Extra modes in helium-core-burning stars probing an infra core cavity
B. Mosser, M. Takata, C. Pinçon, M. S. Cunha, M. Vrard, K. Belkacem, S. Deheuvels, M. Matteuzzi
TL;DR
This work addresses unexplained extra peaks in the oscillation spectra of helium-core-burning stars by applying a three-cavity gravito-acoustic asymptotic formalism. By deriving and fitting the resonance condition for two inner g-cavities coupled to an outer p-cavity, the authors extract two radiative-scale spacings, $ΔΠ_i$ and $ΔΠ_o$, and compute the total radiative spacing $ΔΠ_{rad}$, constraining the full radiative core and pointing to core overshoot or mixing as a key physical process.

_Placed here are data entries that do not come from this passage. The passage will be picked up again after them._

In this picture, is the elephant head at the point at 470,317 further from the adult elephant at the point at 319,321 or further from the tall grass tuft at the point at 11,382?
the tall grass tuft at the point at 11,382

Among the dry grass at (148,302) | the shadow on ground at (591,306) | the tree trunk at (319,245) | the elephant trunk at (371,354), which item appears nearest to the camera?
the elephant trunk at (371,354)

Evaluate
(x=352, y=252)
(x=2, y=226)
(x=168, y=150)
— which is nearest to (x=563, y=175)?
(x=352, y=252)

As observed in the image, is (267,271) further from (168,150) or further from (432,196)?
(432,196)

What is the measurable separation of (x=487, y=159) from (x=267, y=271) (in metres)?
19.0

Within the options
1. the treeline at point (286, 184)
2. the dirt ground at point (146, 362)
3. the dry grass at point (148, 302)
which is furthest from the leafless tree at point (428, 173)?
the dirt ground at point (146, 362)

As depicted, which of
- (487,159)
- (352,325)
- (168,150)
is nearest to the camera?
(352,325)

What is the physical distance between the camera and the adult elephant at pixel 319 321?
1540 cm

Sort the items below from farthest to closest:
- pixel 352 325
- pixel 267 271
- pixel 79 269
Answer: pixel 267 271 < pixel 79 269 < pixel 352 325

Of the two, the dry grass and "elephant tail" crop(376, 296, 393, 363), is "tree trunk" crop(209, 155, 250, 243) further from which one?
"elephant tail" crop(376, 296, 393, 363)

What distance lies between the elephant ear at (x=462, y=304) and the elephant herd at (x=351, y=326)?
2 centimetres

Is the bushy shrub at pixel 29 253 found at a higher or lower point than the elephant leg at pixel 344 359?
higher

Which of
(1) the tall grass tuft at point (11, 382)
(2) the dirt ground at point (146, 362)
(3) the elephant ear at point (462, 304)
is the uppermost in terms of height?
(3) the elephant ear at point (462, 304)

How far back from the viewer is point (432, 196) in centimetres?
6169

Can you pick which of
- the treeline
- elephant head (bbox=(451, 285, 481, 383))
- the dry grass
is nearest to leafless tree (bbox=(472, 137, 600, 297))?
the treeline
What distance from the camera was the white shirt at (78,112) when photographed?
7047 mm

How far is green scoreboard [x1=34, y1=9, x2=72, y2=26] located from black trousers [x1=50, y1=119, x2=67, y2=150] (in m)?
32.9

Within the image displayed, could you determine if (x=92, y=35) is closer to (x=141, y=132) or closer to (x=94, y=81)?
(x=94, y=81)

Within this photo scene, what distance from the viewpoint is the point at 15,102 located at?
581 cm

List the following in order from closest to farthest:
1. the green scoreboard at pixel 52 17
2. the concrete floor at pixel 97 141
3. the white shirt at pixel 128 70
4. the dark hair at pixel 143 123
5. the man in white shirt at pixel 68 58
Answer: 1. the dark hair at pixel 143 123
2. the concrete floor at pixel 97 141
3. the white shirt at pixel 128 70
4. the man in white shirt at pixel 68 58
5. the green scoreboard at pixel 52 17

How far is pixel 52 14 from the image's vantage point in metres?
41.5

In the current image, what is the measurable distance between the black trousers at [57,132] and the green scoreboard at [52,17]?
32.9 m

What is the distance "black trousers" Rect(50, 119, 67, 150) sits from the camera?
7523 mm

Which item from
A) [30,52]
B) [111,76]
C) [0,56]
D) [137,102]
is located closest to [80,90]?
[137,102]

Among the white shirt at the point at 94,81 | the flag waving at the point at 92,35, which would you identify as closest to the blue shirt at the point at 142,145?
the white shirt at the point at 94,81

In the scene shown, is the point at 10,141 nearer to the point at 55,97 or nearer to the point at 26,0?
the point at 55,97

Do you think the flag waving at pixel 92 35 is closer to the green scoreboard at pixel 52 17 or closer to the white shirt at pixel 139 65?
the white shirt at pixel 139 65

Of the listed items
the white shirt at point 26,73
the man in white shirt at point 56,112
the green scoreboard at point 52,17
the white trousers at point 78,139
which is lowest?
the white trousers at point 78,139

The results indicate the radiative core is effectively split into two regions, with $ΔΠ_i$ in the range $[900,2000]$ s and small coupling $q_g$, while $ΔΠ_{rad}$ is explained by the reciprocal-sum relation $1/ΔΠ_{rad} ≈ 1/ΔΠ_i + 1/ΔΠ_o$, suggesting a structural discontinuity likely tied to overshoot. This method provides new seismic constraints on core mixing in HeCB stars and links extra peaks to a global three-cavity pattern, offering a route to better understand stellar core physics and evolutionary states.
Abstract
Dipole mixed modes observed in the oscillation pattern of red giant stars probe the radiative regions in the stellar core. Oscillation spectra of helium-core-burning stars sometimes show extra peaks that remain unexplained by the dipole mixed-mode pattern expected from the coupling of a radiative cavity in the stellar core and a pressure cavity in the stellar envelope. We use the asymptotic expansion developed for a multi-cavity star in order to characterize these extra peaks. The analytical resonance condition of the multi-cavity gravito-acoustic modes, with two inner gravity cavities and an outer pressure cavity, helps us explain that the apparent extra peaks are dipole mixed modes that follow the 3-cavity oscillation pattern. The derivation of the two asymptotic period spacings associated with the two distinct regions in the radiative core provides an estimate of the full radiative cavity. Our results provide new constraints for analysing the overshoot or mixing in the core of helium-core-burning stars. An important structure discontinuity inside the radiative core may explain the larger than expected observed period spacings.